A clear identification of the primary site of tumor is of great importance to the next targeted site-specific treatments and could efficiently improve patient's overall survival. Even though many classifiers based on gene expression had been proposed to predict the tumor primary, only a few studies focus on using DNA methylation profiles to develop classifiers, and none of them compares the performance of classifiers based on different profiles.

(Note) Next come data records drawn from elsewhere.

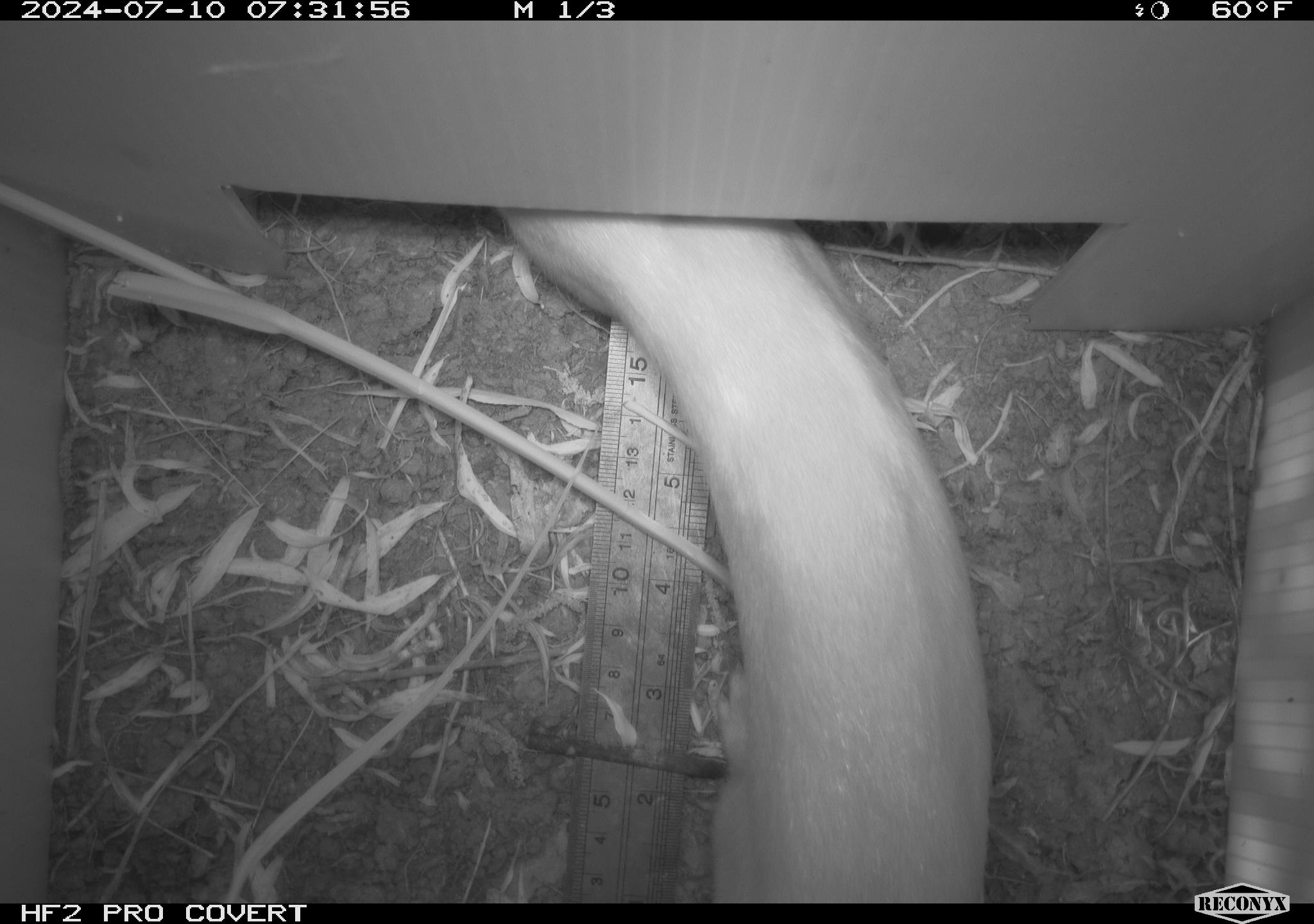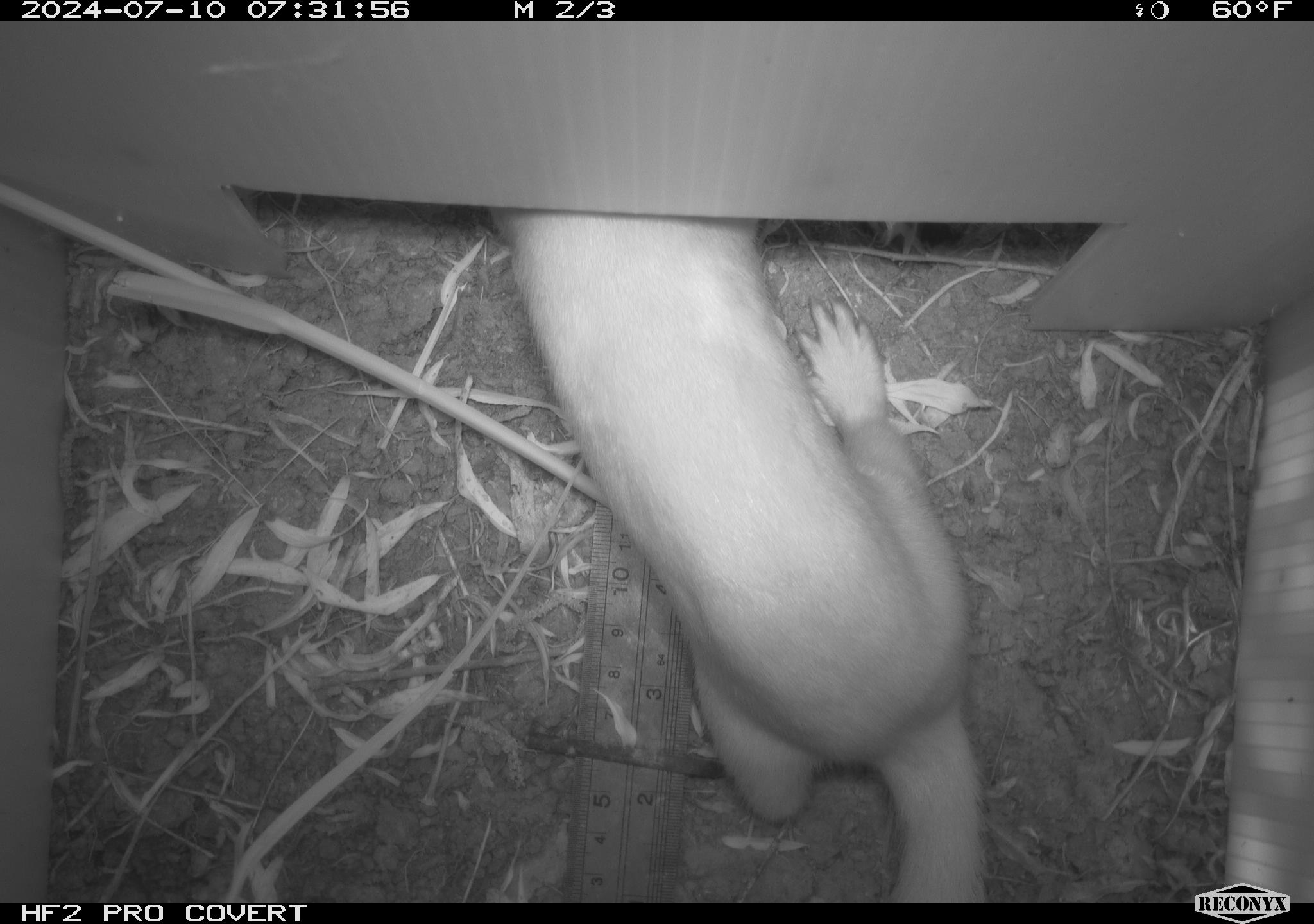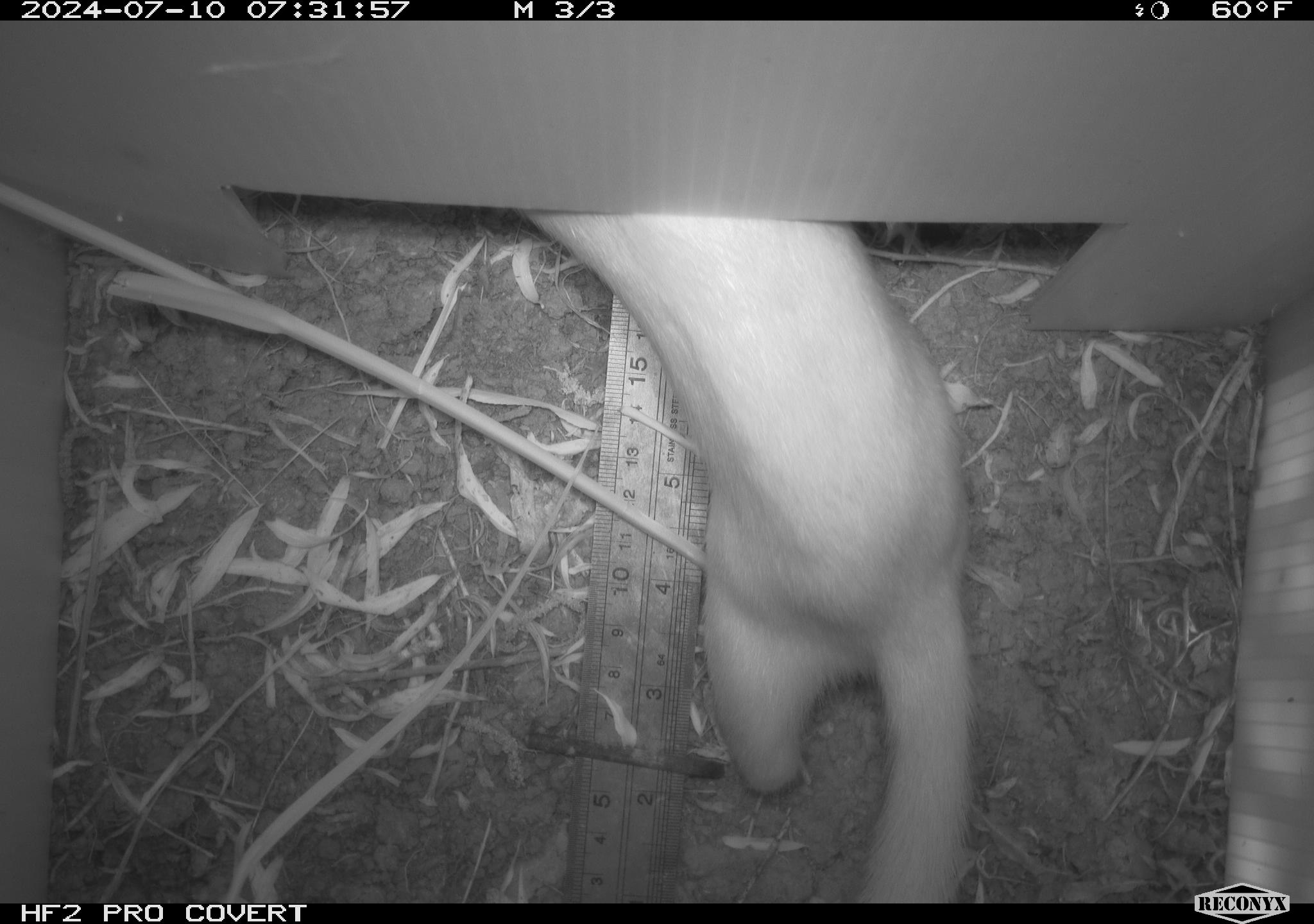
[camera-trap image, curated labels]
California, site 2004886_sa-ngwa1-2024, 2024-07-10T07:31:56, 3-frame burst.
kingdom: Animalia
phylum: Chordata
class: Mammalia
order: Carnivora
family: Mustelidae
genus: Neogale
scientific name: Neogale frenata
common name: long-tailed weasel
Long-tailed weasel (Neogale frenata).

We introduced novel selection strategies to identify highly tissue-specific CpG sites and then used the random forest approach to construct the classifiers to predict the origin of tumors. We also compared the prediction performance by applying similar strategy on miRNA expression profiles. Our analysis indicated that these classifiers had an accuracy of 96.05% (Maximum-Relevance-Maximum-Distance: 90.02%-99.99%) or 95.31% (Principal component analysis: 79.82%-99.91%) on independent DNA methylation data sets, and an overall accuracy of 91.30% (range: 79.33%-98.74%) on independent miRNA test sets for predicting tumor origin. This suggests that our feature selection methods are very effective to identify tissue-specific biomarkers and the classifiers we developed can efficiently predict the origin of tumors. We also developed a user-friendly webserver that helps users to predict the tumor origin by uploading miRNA expression or DNA methylation profile of their interests.
The webserver, and relative data, code are accessible at http://server.malab.cn/MMCOP/.
Supplementary data are available at Bioinformatics online.